We all pay tribute and follow some individual, group, ideal, or law. It could be a ruler or a boss, a parent, teacher, a religious leader, or a celebrity. It could be a nation or political party. It could even be that we follow ourselves, obeying our narcissistic thirst and being a law to ourselves to a fault.
I was reminded of the point on allegiances yesterday as I reflected on the Joint Chiefs of Staff Chairman Mark Milley’s remarks at the opening of the new National Museum of the United States Army on Veterans Day this week. General Milley’s statements took on even greater significance against the backdrop of great political turmoil in our country. In his speech he said,
“We are unique among armies, we are unique among militaries. We do not take an oath to a king or queen, or tyrant or dictator, we do not take an oath to an individual. No, we do not take an oath to a country, a tribe or a religion.”

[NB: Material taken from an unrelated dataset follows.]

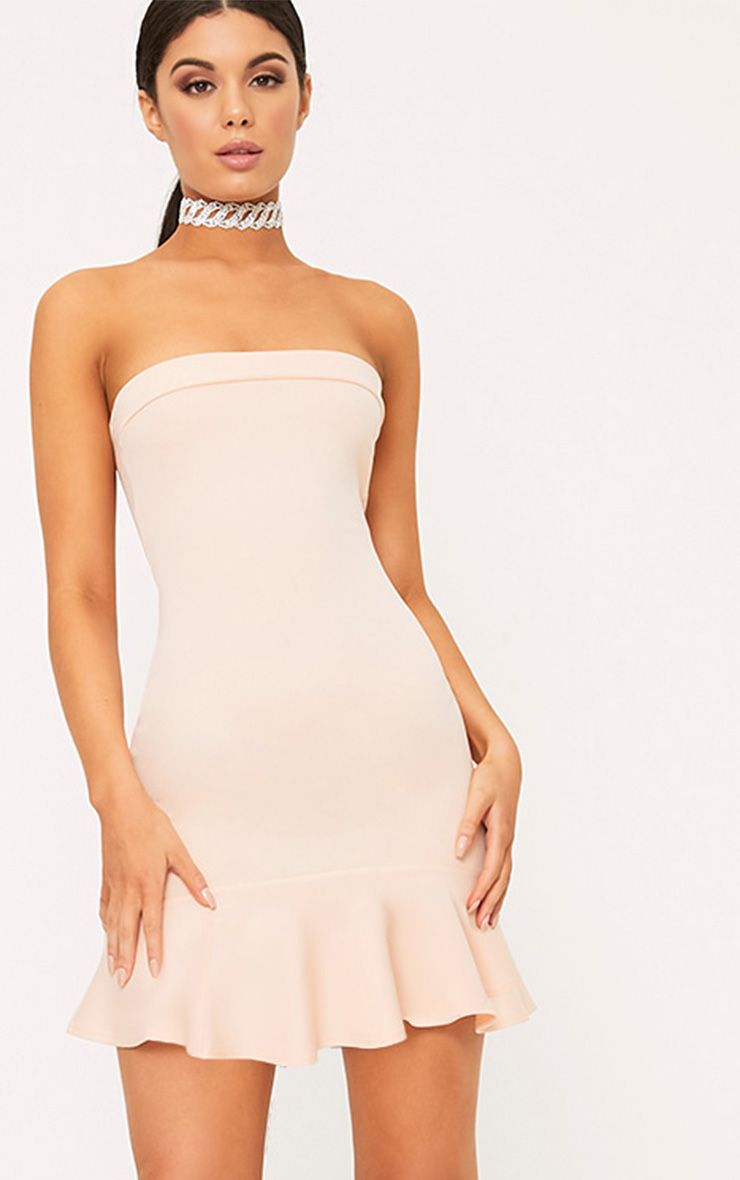 Amallia Nude Bandeau Frill Hem Bodycon Dress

General Milley went on to say,
“We take an oath to the Constitution, and every soldier that is represented in this museum—every sailor, airman, marine, coastguard—each of us protects and defends that document, regardless of personal price.” (You can find the video of General Milley’s remarks here).

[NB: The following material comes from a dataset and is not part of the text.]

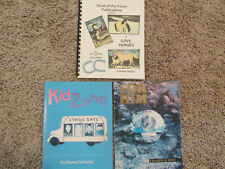 "Lot Of 3 Stained Glass Pattern Books ""For Him"" ""I Love Horses"" & ""Kid Zone"""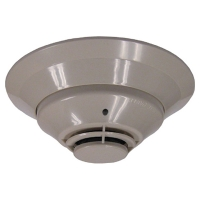 Addressable Heat Detector; includes B210LP base รุ่น H355 ยี่ห้อ Fire-Lite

Regardless of our political party differences as a populace, and regardless of our views of warfare, I would hope we who are Americans would all esteem General Milley’s principled stance. For his part, he and his fellow soldiers follow the democratic ideals laid out in the Constitution to a fault. In fact, he went so far as to say the US military as a whole is unique among militaries in this regard.
I recalled the general’s words today as I read the account of Daniel and the lions’ den in Daniel 6 during my morning devotions. The various high officials of the empire ruled by Darius the Mede were jealous of the superior standing Daniel was gaining in the kingdom and wanted to destroy him. But the only fault they could find with him was that he followed God’s Law given to Moses and the prophets before him to a fault:
“Then the high officials and the satraps sought to find a ground for complaint against Daniel with regard to the kingdom, but they could find no ground for complaint or any fault, because he was faithful, and no error or fault was found in him. Then these men said, ‘We shall not find any ground for complaint against this Daniel unless we find it in connection with the law of his God’” (Daniel 6:4-5; ESV).
What follows is well known. They tricked the king into making a law that everyone in his kingdom must bow the knee and make a petition and prayer to no God or person for thirty days other than King Darius. If they did not obey the king’s decree, they would be thrown into the lions’ den to be devoured. The king signed the law, which could not be revoked.
These royal officials knew that they now had Daniel trapped. He would not budge from adhering to his principled stance. They would be able to find fault with him for following God’s Law to a fault:
“When Daniel knew that the document had been signed, he went to his house where he had windows in his upper chamber open toward Jerusalem. He got down on his knees three times a day and prayed and gave thanks before his God, as he had done previously” (Daniel 6:10; ESV).
The officials informed King Darius that Daniel disobeyed the king’s order. The king was himself trapped, since he could not revoke the decree he had signed, according to the law of the land. So he was forced to consent to have Daniel thrown into the lions’ den. The story has a happy ending for Daniel in that God delivered him from the lions. Regardless, though, Daniel had demonstrated that he would not budge from adhering to God’s Law regardless of personal cost or price.
It is refreshing when you find that the only fault someone has is to follow a lofty ideal to a fault and “regardless of personal price,” to quote again from General Milley’s speech. Daniel followed God’s Law, not ultimately King Darius, not his own Jewish nation’s religion, which had been corrupted and which led to exile for Daniel and his people, nor Daniel’s own law of self-preservation.
Who or what do we who claim to follow Christ Jesus adhere to even to a fault? Are we unique among the general populace that above all else we adhere to Jesus’ word and law of his kingdom disclosed in the Gospels in the New Testament? Or do we adhere to following a king or queen, a political or religious leader, celebrity, or even ourselves? What do people around us find fault with us for? May it be that we follow Jesus and his law—and no other law or leader—to a fault “regardless of personal price.”